Comment les plantes supportent-elles un régime salé ?
PDFDes sols peuvent être salinisés naturellement, par exemple à cause des embruns marins. Mais ils peuvent l’être aussi à cause des activités humaines. Ce dernier phénomène est un problème qui touche 20 à 30% des 260 millions d’hectares de terres irriguées dans le Monde. Un certain nombre de plantes poussent naturellement en conditions salines, au bord de la mer par exemple, malgré la toxicité cellulaire de l’ion sodium présent en grande quantité. Toutefois, la majorité des plantes -et en particulier celles qui sont utilisées en agriculture, comme le riz- sont sensibles à un excès de sel dans le sol. C’est un problème de sécurité alimentaire qui préoccupe la recherche internationale. Plusieurs décennies de recherche ont permis d’aboutir à une bonne compréhension de la toxicité liée à la salinité et aux mécanismes adaptatifs chez les plantes. Opportunément, ces connaissances sont maintenant mises à profit pour obtenir de nouvelles variétés de plantes cultivées plus tolérantes à la salinité des sols ; avec comme graal, pourquoi pas, des cultures de céréales arrosées avec de l’eau salée !

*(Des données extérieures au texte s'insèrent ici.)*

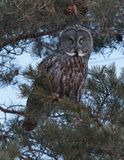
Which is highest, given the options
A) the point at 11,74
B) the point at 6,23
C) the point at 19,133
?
the point at 6,23

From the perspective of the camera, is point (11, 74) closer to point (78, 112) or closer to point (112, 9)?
point (112, 9)

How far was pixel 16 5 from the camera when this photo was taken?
2.37 m

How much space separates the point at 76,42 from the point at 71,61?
8.1 inches

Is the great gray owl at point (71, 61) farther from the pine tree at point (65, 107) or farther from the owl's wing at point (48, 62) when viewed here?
the pine tree at point (65, 107)

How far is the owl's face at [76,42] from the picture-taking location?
3498 mm

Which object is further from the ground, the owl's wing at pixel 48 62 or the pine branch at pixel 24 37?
the pine branch at pixel 24 37

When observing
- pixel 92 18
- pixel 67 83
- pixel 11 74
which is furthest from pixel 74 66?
pixel 92 18

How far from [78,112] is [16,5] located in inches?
18.8

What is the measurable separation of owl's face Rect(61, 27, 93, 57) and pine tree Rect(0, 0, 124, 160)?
42 cm

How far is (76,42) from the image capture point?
12.2ft

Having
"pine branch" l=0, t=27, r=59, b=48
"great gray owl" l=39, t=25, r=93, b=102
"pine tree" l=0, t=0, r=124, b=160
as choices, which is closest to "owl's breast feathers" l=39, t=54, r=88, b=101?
"great gray owl" l=39, t=25, r=93, b=102

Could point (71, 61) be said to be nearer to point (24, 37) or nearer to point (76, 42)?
point (76, 42)

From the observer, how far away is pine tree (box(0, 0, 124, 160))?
7.42 feet

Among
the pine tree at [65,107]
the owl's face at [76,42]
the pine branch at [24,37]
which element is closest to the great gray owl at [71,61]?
the owl's face at [76,42]
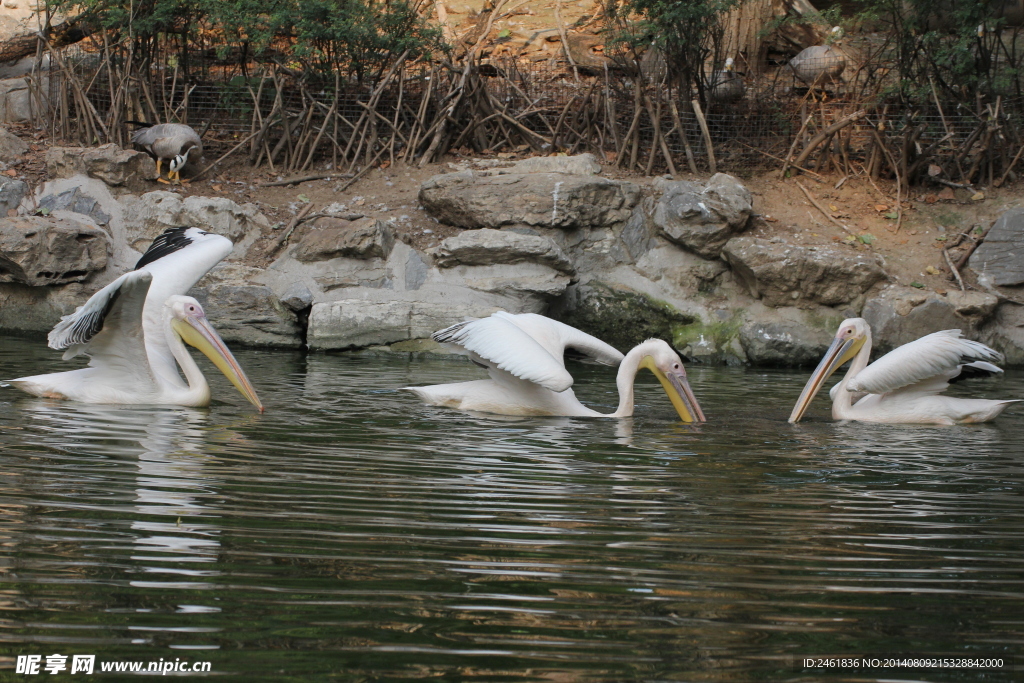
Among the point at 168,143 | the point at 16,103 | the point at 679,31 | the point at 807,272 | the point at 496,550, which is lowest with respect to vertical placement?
the point at 807,272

1. Les plantes face au sel
1.1. Les plantes tolérantes
Les embruns marins, constitués de gouttelettes d’eau de mer en suspension dans l’air, aspergent la végétation des bords de mer et salent la terre où elle pousse. Cette végétation est appelée « halophile » ce qui signifie « qui aime le sel ». [1] On appelle « halophyte » toute plante vivant en contact avec des concentrations anormalement fortes de sel. Ce sont les plantes de bords de mer, de déserts, marais ou lacs salés, par exemple.

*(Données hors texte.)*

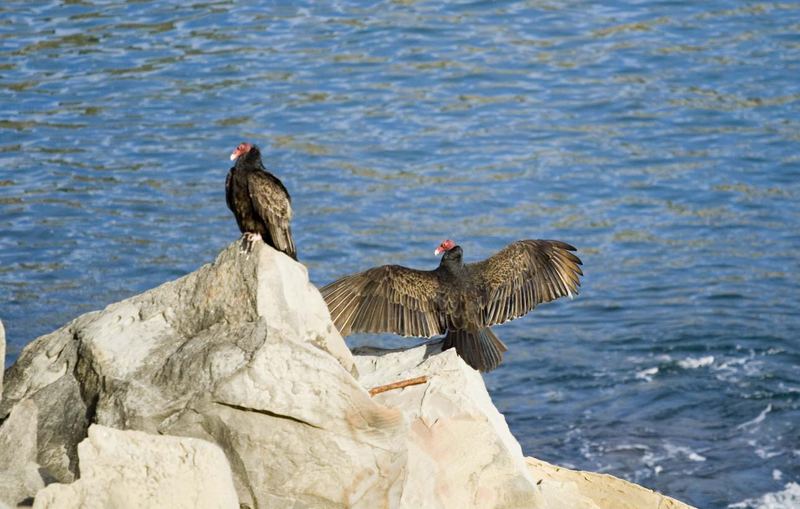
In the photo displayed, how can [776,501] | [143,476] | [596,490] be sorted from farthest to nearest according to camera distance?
[776,501] < [596,490] < [143,476]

Dans les marais salants on rencontre les salicornes (Salicornia sp.), qui regroupent une trentaine d’espèces comestibles, et sur les dunes l’euphorbe maritime (Euphorbia paralias), le chiendent des sables (Elymus farctus) ou le magnifique lys de mer (Pancratium maritimum).
Sous d’autres latitudes en climat tropical humide et équatorial, la végétation des mangroves qui pousse les racines dans l’eau saumâtre illustre bien les capacités de tolérance à la salinité d’herbes ou d’arbustes halophiles.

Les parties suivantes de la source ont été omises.